Prove that for any piecewise smooth curve it is possible to find the parametrisation $\phi$ that is consistent with its length, ie.
length of a curve segment between $\phi(a)$ and $\phi(b)$ is equal to $|b-a|$.
It seems intuitive, but I don't have any idea how can I show this in the formal way.
If the focus is on the existence of an arclength parametrization then, for a first step, it is convenient to assume that $\phi :[a,b]\rightarrow M$ is a differentiable curve with nonvanishing derivative. The length of that curve, restricted to $[a,t]$ is then given by $$\ell(t) =\int_a^t |\phi^\prime(s)|\,ds $$ This is, by the assumption $\phi^\prime \neq0$, a strictly monotonic function. In fact, $\ell^\prime(t) = |\phi^\prime(t)|>0$. Therefore, by the inverse function theorem, there is a (differentiable) function $\rho: [0,\ell(b)]\rightarrow [a,b]$ such that $\ell\circ \rho (x) = x$. Also, $\rho^\prime = \frac{1}{|\phi^\prime|}$.

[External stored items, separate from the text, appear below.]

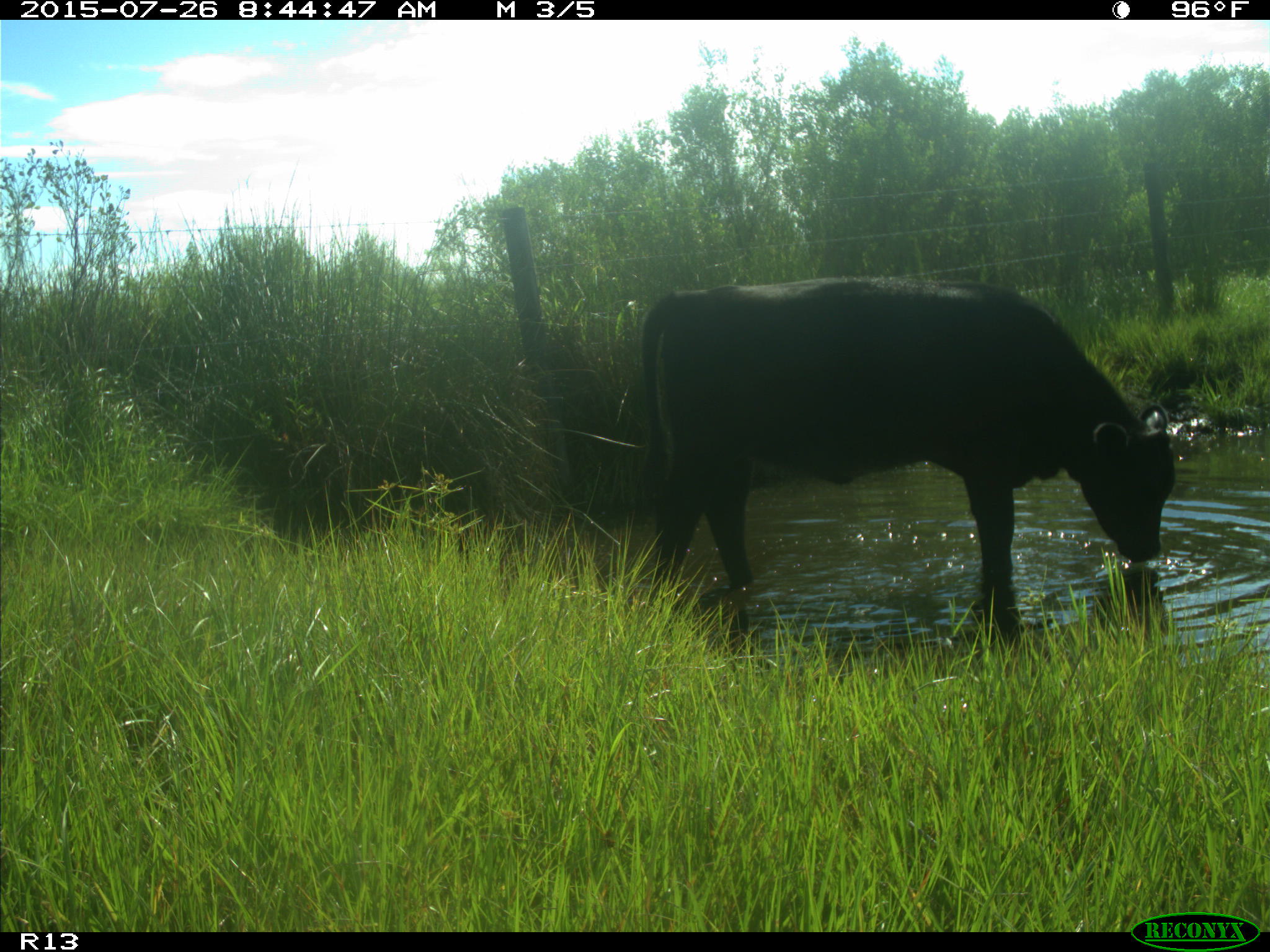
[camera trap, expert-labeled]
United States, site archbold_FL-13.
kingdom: Animalia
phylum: Chordata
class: Mammalia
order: Artiodactyla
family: Bovidae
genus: Bos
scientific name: Bos taurus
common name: domestic cow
Bos taurus (domestic cow).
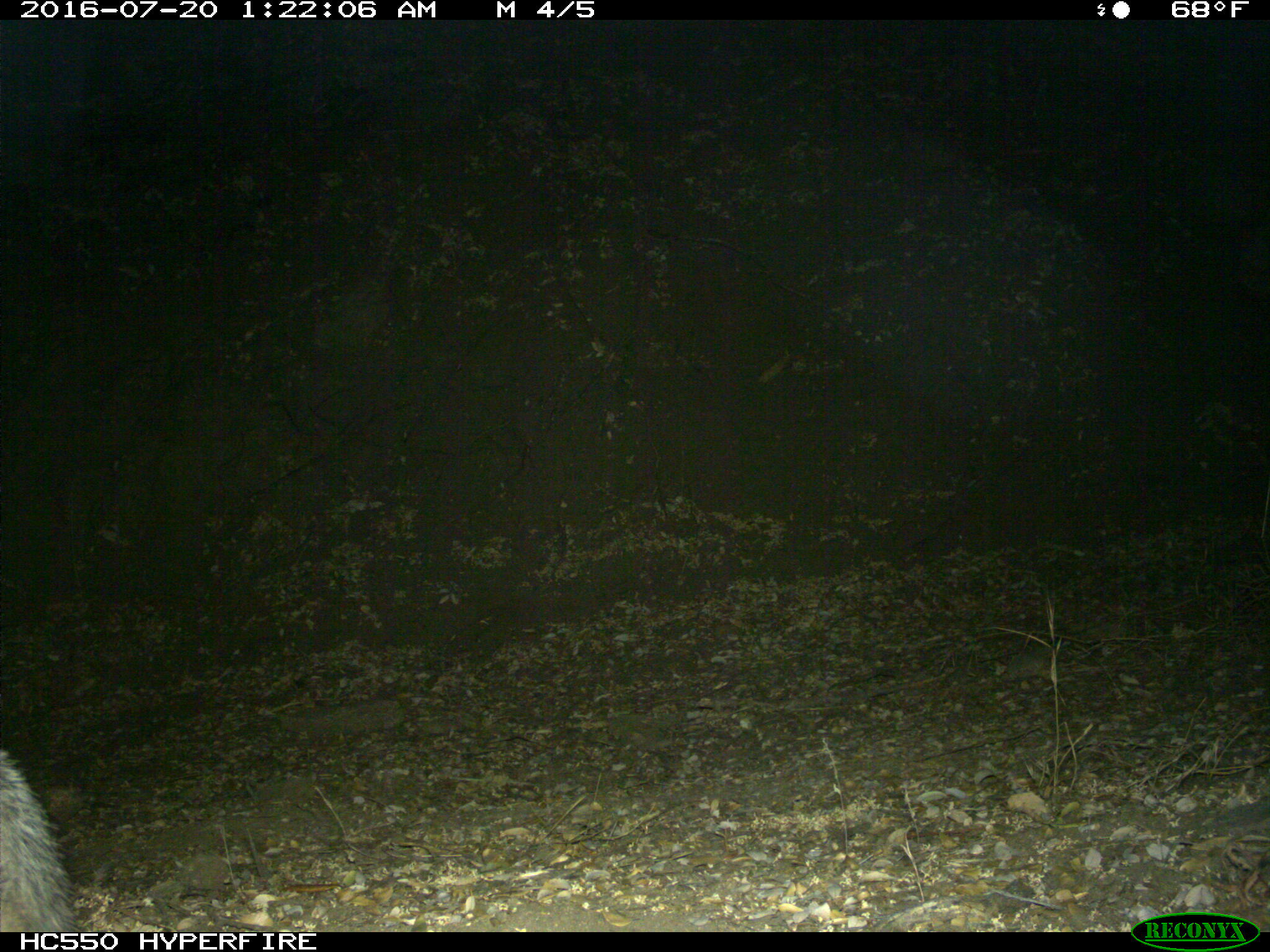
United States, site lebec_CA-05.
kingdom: Animalia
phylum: Chordata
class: Mammalia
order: Carnivora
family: Canidae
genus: Urocyon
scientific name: Urocyon cinereoargenteus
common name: gray fox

Now look at $\phi\circ\rho: [0,\ell(b)]\rightarrow M$. We have $$\frac{d}{ds} \phi\circ\rho(s)=\frac{\phi^\prime}{|\phi^\prime|}$$
which is of length $1$. So with respect to this parametrization, $\int_0^c |(\phi\circ\rho)^\prime| ds = c $ is the length of $\phi\circ \rho|_{[0,c]}$
(I'm rather sure I answered exactly the same question during the last year, but cannot find that anymore. It probably got deleted by the crusaders who feel in charge of "cleaning up" this site).